Monitoring Tools

CloudAMQP offers various monitoring tools. These tools will address performance issues promptly and automatically, before they impact your business. CloudAMQP monitoring include diagrams for CPU and Memory usage. It is possible to activate alarms to be triggered when a part of the system is heavily used and it is easy to view the RabbitMQ log stream direcly in CloudAMQP.

Alarms

Receive accurate alerts based on performance anomalies in your application. It is possible to activate Queue Alarms, Consumers alarm, CPU Alarms and Memory alarms.

Alarms can be sent to email addresses or as push notifications to webhooks. When an alarm is triggerd will an alert be sent to everyone specified in the notifications list. You need to setup a notification before any of the alarms will work correctly. More information about payload sent when using webhook can be found here.
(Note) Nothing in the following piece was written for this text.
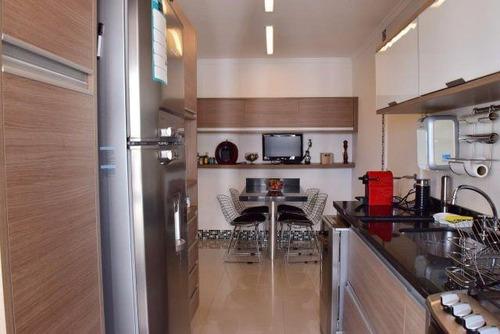 apartamento residencial à venda, mooca, são paulo. - ap1310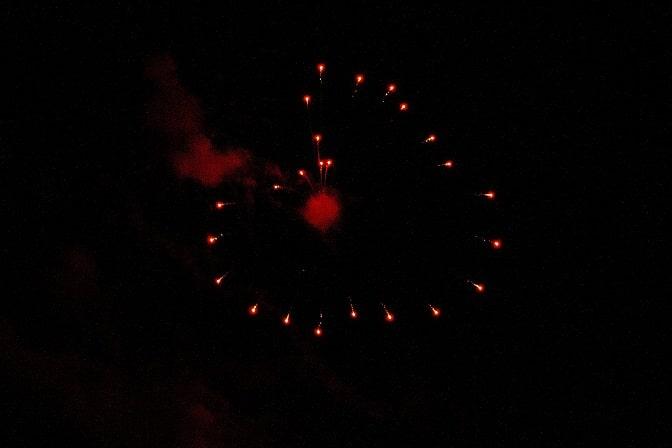 Feuerwerkskörper Herz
NOTE: The admin user must have access to all vhosts on the server for the queue and consumer alarms to work correctly.

rabbitmq alarm notifications

Queue Alarms

Queue alarms can be activated for all instances.
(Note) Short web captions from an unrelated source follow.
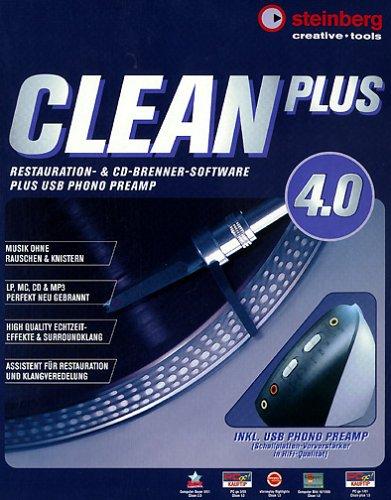 Clean plus 4.0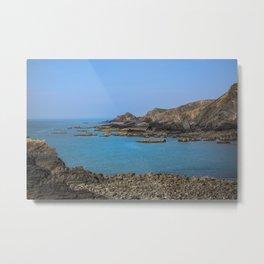 Devon Coastline. Metal Print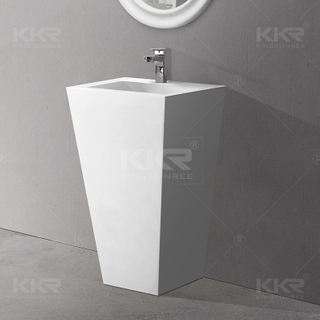 Lavabo de laboratoire à surface solide KKR-1592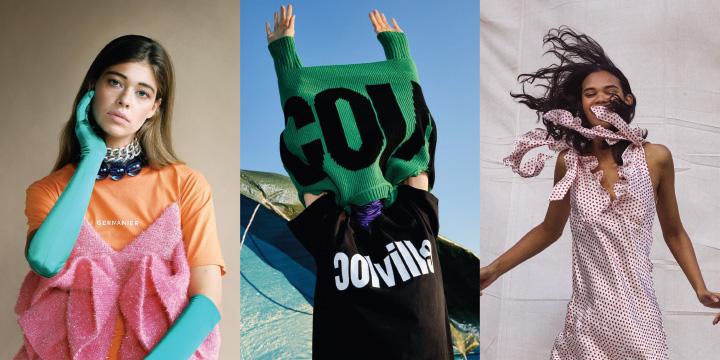 끊임없이 새로운 피가 수혈되는 패션 월드에서 독창적인 발상과 완성도 높은 컬렉션으로 주목받는 신예들이 있다. 여기, <바자>가 주목한 10개의 새로운 브랜드를 소개한다.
Queue alarms can be triggered to send notifications when a number of messages in a queue reaches a certain threshold, for a given amount of time.

rabbitmq queue alarms

When a queue is matching the given regexp and when that queue have had more than the value threshold (more then x messages in the queue) for more than number of seconds the alarm will trigger.

Example: The regexp .* will match all your queues. A regexp like ^myqueue$ would match exactly the queue named "myqueue". Use http://rubular.com/ to test your regex.

Consumers Alarms

Consumers alarms can be activated for all instances.

Consumers alarms can be triggered to send notifications when number of consumers for a queue is less then or equal to a given number of consumers, for a given amount of time.

rabbitmq consumer alarms

Connection Alarms

Connection alarms can be triggered to send notifications when number of connections is greated than or equal to a given number of connections, fora given amount of time.

rabbitmq connection alarms

CPU Alarms

CPU Alarms are only available for dedicated instances.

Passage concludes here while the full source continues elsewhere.